Records:
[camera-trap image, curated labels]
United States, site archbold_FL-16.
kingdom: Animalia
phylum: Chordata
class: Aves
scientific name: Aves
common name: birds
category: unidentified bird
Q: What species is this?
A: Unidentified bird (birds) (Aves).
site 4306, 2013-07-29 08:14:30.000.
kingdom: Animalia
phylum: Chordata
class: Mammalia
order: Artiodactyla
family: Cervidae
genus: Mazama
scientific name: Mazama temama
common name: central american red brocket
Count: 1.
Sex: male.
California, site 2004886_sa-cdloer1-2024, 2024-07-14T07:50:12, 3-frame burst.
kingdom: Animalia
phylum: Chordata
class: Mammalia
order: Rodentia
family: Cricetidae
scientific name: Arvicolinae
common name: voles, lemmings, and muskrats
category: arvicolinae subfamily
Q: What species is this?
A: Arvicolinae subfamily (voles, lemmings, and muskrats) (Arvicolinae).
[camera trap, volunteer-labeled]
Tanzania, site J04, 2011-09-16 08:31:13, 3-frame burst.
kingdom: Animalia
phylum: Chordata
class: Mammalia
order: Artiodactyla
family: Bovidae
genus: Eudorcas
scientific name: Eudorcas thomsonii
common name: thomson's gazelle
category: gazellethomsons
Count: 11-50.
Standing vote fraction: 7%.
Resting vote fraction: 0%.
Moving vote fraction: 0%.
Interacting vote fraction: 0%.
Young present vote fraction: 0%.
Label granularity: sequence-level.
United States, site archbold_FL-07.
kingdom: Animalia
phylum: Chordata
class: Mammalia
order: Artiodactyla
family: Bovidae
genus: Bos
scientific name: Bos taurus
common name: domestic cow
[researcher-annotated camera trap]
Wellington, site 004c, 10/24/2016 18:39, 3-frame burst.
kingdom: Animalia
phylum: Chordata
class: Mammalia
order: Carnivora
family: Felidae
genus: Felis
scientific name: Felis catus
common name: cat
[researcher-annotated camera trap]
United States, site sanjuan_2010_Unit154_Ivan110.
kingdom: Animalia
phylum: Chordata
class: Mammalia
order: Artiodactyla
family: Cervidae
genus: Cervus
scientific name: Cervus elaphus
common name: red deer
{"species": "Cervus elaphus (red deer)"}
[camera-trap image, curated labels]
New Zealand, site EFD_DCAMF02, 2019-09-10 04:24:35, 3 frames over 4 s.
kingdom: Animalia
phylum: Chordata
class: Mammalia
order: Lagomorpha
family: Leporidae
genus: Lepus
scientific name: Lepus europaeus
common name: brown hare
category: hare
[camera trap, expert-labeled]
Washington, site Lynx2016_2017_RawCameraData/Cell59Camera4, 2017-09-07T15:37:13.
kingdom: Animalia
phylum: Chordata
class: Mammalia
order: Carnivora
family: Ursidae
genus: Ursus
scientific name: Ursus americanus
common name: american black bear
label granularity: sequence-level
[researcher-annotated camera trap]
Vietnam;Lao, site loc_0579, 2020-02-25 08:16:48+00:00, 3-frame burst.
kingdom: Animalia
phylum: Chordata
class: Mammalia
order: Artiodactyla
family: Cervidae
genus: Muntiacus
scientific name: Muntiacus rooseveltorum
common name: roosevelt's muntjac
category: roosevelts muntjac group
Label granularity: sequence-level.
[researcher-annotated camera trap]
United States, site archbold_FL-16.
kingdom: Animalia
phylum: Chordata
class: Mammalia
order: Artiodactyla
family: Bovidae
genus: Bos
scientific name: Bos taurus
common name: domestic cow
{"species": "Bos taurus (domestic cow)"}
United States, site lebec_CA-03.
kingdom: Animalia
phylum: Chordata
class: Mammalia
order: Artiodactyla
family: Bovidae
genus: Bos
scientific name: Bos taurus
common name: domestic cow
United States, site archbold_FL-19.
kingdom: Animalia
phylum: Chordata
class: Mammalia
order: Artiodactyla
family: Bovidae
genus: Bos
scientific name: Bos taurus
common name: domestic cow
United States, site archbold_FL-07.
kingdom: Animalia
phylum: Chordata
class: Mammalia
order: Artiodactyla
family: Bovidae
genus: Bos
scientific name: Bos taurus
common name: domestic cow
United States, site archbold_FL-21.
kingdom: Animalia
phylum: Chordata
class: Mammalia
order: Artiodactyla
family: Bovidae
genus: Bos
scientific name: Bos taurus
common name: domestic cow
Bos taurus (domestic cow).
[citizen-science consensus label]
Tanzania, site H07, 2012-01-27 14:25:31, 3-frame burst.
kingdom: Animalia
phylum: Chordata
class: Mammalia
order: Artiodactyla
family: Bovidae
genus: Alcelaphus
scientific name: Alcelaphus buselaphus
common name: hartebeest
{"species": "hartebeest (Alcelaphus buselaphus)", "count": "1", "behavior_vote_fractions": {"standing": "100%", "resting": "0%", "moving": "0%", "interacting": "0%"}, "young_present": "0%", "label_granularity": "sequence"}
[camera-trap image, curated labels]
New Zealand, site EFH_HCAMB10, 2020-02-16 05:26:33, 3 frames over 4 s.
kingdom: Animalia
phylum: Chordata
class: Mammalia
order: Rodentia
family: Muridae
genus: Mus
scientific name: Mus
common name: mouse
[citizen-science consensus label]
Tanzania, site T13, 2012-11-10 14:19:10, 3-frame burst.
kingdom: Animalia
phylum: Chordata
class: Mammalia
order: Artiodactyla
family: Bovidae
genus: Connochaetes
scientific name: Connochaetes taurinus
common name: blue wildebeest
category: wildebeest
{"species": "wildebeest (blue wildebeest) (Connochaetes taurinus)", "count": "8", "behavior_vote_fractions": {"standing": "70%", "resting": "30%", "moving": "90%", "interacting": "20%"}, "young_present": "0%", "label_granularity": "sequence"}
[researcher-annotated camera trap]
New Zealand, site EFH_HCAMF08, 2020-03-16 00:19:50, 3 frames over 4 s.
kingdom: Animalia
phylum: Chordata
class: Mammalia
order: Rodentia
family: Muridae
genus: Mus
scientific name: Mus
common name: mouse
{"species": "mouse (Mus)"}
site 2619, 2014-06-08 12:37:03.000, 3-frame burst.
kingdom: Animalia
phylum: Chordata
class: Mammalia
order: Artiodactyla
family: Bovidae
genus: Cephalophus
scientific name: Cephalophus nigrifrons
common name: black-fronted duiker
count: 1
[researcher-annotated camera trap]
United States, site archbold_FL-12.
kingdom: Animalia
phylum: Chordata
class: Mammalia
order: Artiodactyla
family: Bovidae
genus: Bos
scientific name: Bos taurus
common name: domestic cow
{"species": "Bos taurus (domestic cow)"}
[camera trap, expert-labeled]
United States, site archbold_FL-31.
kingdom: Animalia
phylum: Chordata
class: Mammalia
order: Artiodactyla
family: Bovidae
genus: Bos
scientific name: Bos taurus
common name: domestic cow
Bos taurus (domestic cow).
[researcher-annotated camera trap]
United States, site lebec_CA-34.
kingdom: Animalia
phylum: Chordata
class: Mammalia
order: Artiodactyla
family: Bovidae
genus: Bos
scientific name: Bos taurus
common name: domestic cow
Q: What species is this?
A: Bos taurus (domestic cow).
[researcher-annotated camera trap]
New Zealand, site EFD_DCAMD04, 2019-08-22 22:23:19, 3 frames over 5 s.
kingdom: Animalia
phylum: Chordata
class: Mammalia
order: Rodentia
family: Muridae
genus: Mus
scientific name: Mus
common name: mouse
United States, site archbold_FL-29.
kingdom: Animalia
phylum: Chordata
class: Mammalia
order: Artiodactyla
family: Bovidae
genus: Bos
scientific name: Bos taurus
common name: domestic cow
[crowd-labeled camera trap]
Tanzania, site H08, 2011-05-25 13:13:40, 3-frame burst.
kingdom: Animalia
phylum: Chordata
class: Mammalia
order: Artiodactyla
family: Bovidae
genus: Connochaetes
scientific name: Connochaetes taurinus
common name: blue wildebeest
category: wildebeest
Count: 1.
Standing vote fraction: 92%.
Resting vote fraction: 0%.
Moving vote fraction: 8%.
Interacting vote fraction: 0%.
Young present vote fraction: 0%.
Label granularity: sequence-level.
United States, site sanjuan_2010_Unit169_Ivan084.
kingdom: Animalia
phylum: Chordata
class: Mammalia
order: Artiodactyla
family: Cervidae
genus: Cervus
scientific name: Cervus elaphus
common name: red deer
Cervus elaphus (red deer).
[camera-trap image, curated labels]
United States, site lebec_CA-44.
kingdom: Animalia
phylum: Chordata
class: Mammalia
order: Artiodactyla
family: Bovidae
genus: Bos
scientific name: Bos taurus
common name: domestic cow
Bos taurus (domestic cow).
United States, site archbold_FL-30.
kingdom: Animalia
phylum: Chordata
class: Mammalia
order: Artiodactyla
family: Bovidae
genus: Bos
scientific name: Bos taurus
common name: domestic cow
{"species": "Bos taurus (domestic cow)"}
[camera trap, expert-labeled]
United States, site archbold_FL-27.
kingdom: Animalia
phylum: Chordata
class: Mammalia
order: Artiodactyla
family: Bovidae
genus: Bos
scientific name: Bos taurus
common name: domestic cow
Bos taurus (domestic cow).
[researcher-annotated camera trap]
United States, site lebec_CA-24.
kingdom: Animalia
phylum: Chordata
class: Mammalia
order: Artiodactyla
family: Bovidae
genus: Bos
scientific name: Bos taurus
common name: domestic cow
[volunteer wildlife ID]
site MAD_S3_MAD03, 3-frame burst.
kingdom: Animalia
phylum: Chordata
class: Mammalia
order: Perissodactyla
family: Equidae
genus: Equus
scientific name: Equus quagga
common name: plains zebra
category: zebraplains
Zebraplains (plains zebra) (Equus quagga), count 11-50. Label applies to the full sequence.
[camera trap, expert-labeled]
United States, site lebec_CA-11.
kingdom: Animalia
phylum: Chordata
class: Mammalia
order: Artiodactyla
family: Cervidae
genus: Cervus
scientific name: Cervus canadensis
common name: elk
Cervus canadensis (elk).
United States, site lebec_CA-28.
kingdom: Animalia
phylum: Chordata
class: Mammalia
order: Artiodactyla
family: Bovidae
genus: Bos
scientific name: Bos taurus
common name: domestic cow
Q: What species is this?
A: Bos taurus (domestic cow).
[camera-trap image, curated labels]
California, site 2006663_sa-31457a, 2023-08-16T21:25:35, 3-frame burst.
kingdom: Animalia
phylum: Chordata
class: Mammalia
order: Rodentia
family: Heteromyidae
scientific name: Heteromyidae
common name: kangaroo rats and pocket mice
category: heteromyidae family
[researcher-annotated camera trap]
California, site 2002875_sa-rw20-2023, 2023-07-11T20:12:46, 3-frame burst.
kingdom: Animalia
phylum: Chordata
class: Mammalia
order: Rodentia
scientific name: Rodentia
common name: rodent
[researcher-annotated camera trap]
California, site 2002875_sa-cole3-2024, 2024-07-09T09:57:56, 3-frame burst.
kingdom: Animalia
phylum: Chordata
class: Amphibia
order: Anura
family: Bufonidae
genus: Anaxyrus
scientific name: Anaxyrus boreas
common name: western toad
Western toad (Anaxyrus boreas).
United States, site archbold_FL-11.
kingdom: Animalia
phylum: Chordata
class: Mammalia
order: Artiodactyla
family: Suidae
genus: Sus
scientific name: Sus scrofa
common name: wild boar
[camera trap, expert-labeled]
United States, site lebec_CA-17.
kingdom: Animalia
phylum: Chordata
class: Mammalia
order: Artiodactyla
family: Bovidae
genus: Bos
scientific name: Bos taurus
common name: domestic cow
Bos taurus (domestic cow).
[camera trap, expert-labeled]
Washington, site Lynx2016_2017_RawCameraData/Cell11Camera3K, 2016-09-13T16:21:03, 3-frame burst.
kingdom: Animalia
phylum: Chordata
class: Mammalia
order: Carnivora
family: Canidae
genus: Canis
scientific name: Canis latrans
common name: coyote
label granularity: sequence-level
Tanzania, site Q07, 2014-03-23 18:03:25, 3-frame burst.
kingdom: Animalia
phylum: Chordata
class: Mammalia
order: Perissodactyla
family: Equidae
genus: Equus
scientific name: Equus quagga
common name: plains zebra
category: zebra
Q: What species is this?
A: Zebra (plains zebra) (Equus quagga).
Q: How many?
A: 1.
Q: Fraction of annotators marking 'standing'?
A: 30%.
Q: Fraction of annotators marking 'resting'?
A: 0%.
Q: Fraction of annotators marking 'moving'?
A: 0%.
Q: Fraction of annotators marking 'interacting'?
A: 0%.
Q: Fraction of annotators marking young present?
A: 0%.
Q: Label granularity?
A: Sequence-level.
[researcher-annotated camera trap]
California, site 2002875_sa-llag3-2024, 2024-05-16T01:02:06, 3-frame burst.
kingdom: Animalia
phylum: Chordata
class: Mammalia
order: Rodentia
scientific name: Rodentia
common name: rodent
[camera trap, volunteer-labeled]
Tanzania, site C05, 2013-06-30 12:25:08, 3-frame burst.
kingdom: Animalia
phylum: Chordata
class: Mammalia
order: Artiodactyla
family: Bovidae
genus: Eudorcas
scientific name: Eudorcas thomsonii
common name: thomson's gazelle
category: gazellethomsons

How to complete this task: Search the data above for the string "California". Report every line where it is found.

Expected answer:
California, site 2004886_sa-cdloer1-2024, 2024-07-14T07:50:12, 3-frame burst.
California, site 2006663_sa-31457a, 2023-08-16T21:25:35, 3-frame burst.
California, site 2002875_sa-rw20-2023, 2023-07-11T20:12:46, 3-frame burst.
California, site 2002875_sa-cole3-2024, 2024-07-09T09:57:56, 3-frame burst.
California, site 2002875_sa-llag3-2024, 2024-05-16T01:02:06, 3-frame burst.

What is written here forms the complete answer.